READING TEXT:
======

The role of Chief Revenue Officer is widely adopted in SaaS companies, whereas more traditional industries have not followed suit. Instead, they often either:
- Operate Marketing & Sales as two disconnected islands without any coordination or integration
- Place Marketing & Sales under the CCO, which de facto meant that Marketing was reduced to a sales support function and internal” order-taking” advertising agency
The big question is whether BtB companies across the spectrum should introduce the role of the Chief Revenue Officer? In our view, the answer is “yes”, given they fit some key criteria and can find the right person!
The Changing Commercial Interface
While many of the foundational parts of Sales, Marketing and Customer Success have been the same for many years, we still see some seismic shift in the commercial engine-room that create a need to improve integration and collaboration across these functions:
The Changing Commercial Interface
On top of that, both sales and marketing – and the customer´s way of buying – are becoming increasingly tech-enabled. This tech-enablement provides amble of opportunities for collaboration, insight sharing, task automation and much more. Opportunities that are rarely grasped by the current – and often siloed – way of operating.
Why the current commercial model is broken
The sad truth is that the biggest challenge for most commercial organisations is the lack of alignment and integration between Sales, Marketing (and Customer Success). This lack of alignment is called “The trillion-dollar question” and can manifest itself in many ways:
1. No defined and mutually agreed lead handling processes
2. No link between the content and collateral Marketing produces, and how the salespeople sell
3. No link in value proposition or USP´s as the customer shift between sales and marketing touchpoint
4. No shared commercial strategy or go-to-market plan that both teams have contributed to and signed-off on
5. No mutual KPI framework and disjointed measures of success
6. No connected or unified tech-stack
7. No clear mandates, roles & responsibilities
8. Disconnected workflows, a lack of collaborative forums and no mutual meeting cadence
9. No sharing of insights that can be used outside of the siloes they were generated
10. A lack of trust and maybe even professional respect
These challenges provide the platform from which the CRO can add value – instead of trying to master all the technical parts of Marketing, Sales and Customer Success at once.

======

Rows from a dataset
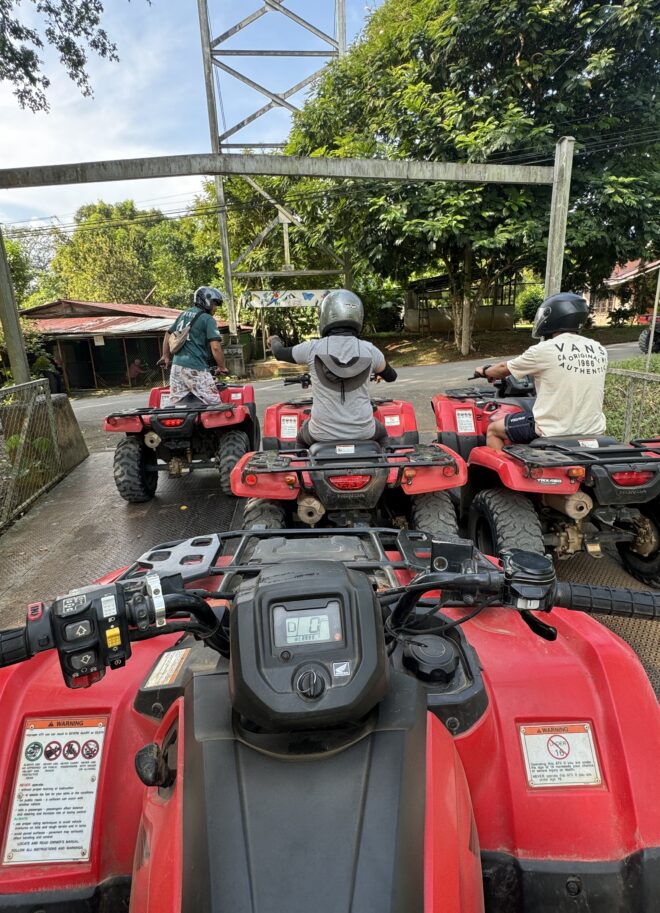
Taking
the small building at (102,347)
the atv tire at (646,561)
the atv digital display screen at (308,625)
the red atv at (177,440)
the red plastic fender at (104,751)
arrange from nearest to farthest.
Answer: the atv digital display screen at (308,625) → the red plastic fender at (104,751) → the atv tire at (646,561) → the red atv at (177,440) → the small building at (102,347)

======

TO-DO LIST:
a - Which business functions does the Chief Revenue Officer article say need better integration and collaboration? List them.
b - Return every line of the records word for word, leaving out the picture.

THE RESPONSES:
a - Sales, Marketing, Customer Success

b -
Taking
the small building at (102,347)
the atv tire at (646,561)
the atv digital display screen at (308,625)
the red atv at (177,440)
the red plastic fender at (104,751)
arrange from nearest to farthest.
Answer: the atv digital display screen at (308,625) → the red plastic fender at (104,751) → the atv tire at (646,561) → the red atv at (177,440) → the small building at (102,347)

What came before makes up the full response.